Le ministre tchadien est dans nos murs depuis deux jours. Pour le compte des victimes de Habré et de son gouvernement, il est venu à Dakar assister au procès de l’ancien Président Hissène Habré. Mais entre deux audiences avec des compatriotes vivant au Sénégal, il a bien voulu répondre à quelques questions de Rewmi. Quotidien.
La dernière actualité, c’est l’ajournement du procès de l’ex-président Hissène Habré, jusqu’au 7 septembre prochain. Qu’est-ce que cela vous inspire ?
C’est le droit de Habré de disposer d’un délai pour réorganiser sa défense. En plus, c’est une décision de justice qui prouve que les magistrats africains sont indépendants, que le procès n’est pas manipulé, comme certains veulent le faire croire. Nous allons donc respecter ce délai de 45 jours et revenir à Dakar. Car, encore une fois, ce procès est historique. Il est trop important. Ce n’est pas seulement une affaire tchadienne. Elle concerne toute l’Afrique, tout le monde.
Quels sont les enseignements que vous tirez des deux jours que vous avez passés à Dakar, pour assister à l‘ouverture du procès ?
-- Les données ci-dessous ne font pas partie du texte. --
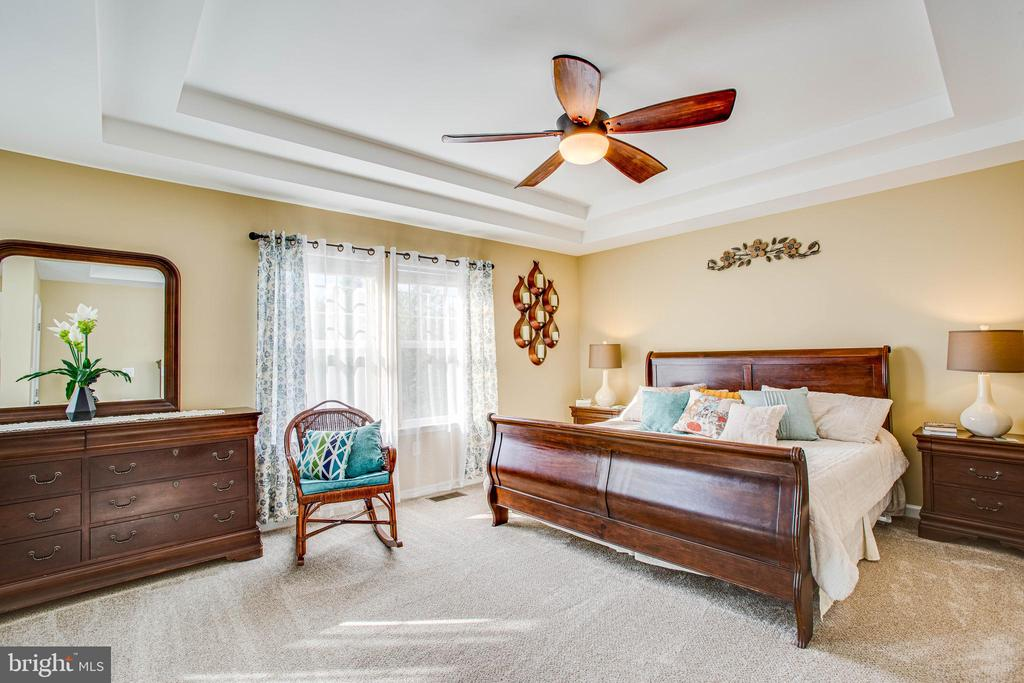 Master bedroom with high tray ceilings - 52 WAGONEERS LN, STAFFORD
Je crois que tout se passe normalement, et qu’il convient de saluer les efforts consentis par les autorités sénégalaises, et toutes les autres parties dans cette affaire. Cela dit, je regrette que le président Habré se soit emmuré dans son silence. S’il avait parlé, cela aurait permis aux victimes d’avoir en face d’elles l’homme qu’elles accusent de leur avoir fait découvrir l’«enfer». Et ainsi, aider à la manifestation de la vérité.
Ne craignez-vous pas qu’un long délai long de 45 jours, ne vienne tout remettre en cause ? Et si l’accusé en profitait pour faire du dilatoire, pour susciter d’autres renvois en sa faveur ?
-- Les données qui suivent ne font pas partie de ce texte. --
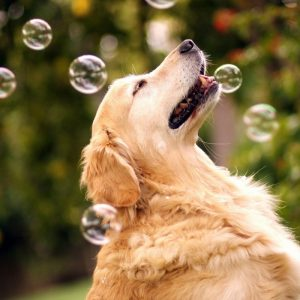 Peanut Butter Flavoured Dog Bubbles - Gifts For Dog Lovers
Certes, en venant à Dakar, nous ne nous attendions pas à cela. Comme vous vous en doutez, l’ajournement du procès aura des conséquences, surtout financières, pour ceux qui sont obligés de repartir et de revenir le 7 Septembre prochain.
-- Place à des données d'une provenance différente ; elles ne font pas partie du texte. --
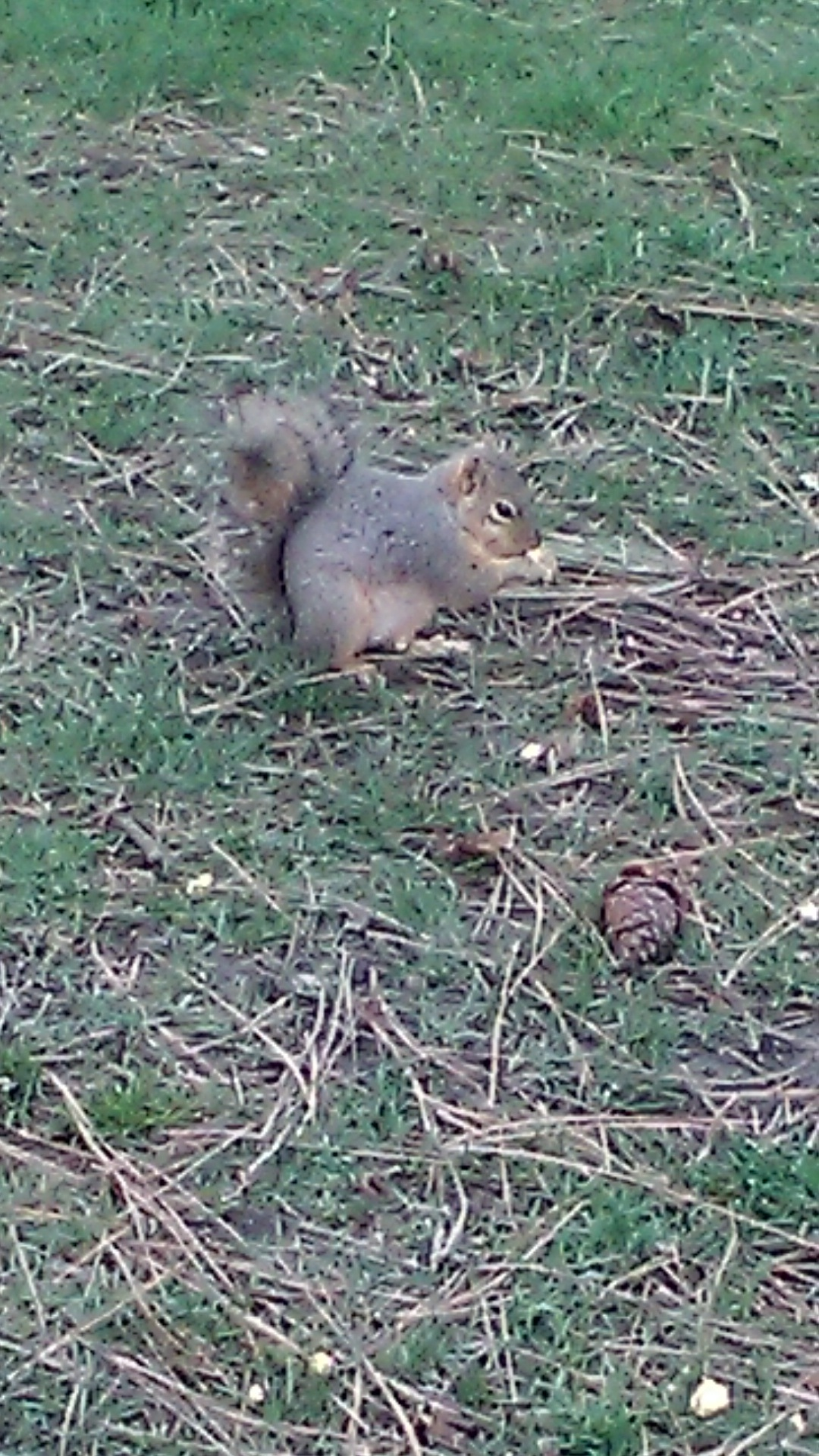 Looking for pine nuts by Keri E. Carter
Mais, nous pensons que la prochaine fois, cela ne se passera pas comme ça. Le Tribunal a déjà commis d’office des avocats pour l’accusé, et il ne pourra les récuser. C’est une décision de justice. Puisqu’il a opté pour le mutisme, sa présence ne sera pas aussi importante. Le droit ne lui permettra plus de se dérober et le procès se déroulera sous les meilleurs auspices. Habré ne perd donc rien pour attendre, et justice lui sera rendue. Nous n’avons aucun doute sur le sujet.
On spécule beaucoup là-dessus. Quelle est, exactement, l’implication tchadienne dans le dossier ?
Je refuse de parler d’implication. Ce que le gouvernement tchadien a fait, à l’instar de plusieurs pays, c’est de participer, à hauteur de deux milliards de frs, à la tenue du procès. D’abord, il fallait le faire, pour prouver au monde entier que maintenant, les Africains sont assez mûrs pour prendre leur destin en main, ensuite, il fallait le faire aussi pour les victimes tchadiennes dont le Président Déby fait partie, lui qui a perdu pas moins de 11 membres de sa famille, sous le règne de Habré. Enfin, il fallait le faire pour que le monde entier sache que les juges africains peuvent nous prendre en charge.
Mais encore une fois, l’essentiel n’est pas là. Nous allons vers un procès qui fera date, parce que diligenté par des magistrats professionnels. Et c’est pour moi l’occasion de féliciter les autorités de ce pays et d’autres pays du monde, pour tout ce qu’elles ont entrepris, alors que ce n’était pas évident, que personne n’y croyait vraiment. Voilà pourquoi ce jour, je dis que nous sommes tous Sénégalais, et nous en sommes fiers, parce qu’à la face du monde, nous allons montrer de quoi est capable l’Afrique Unie.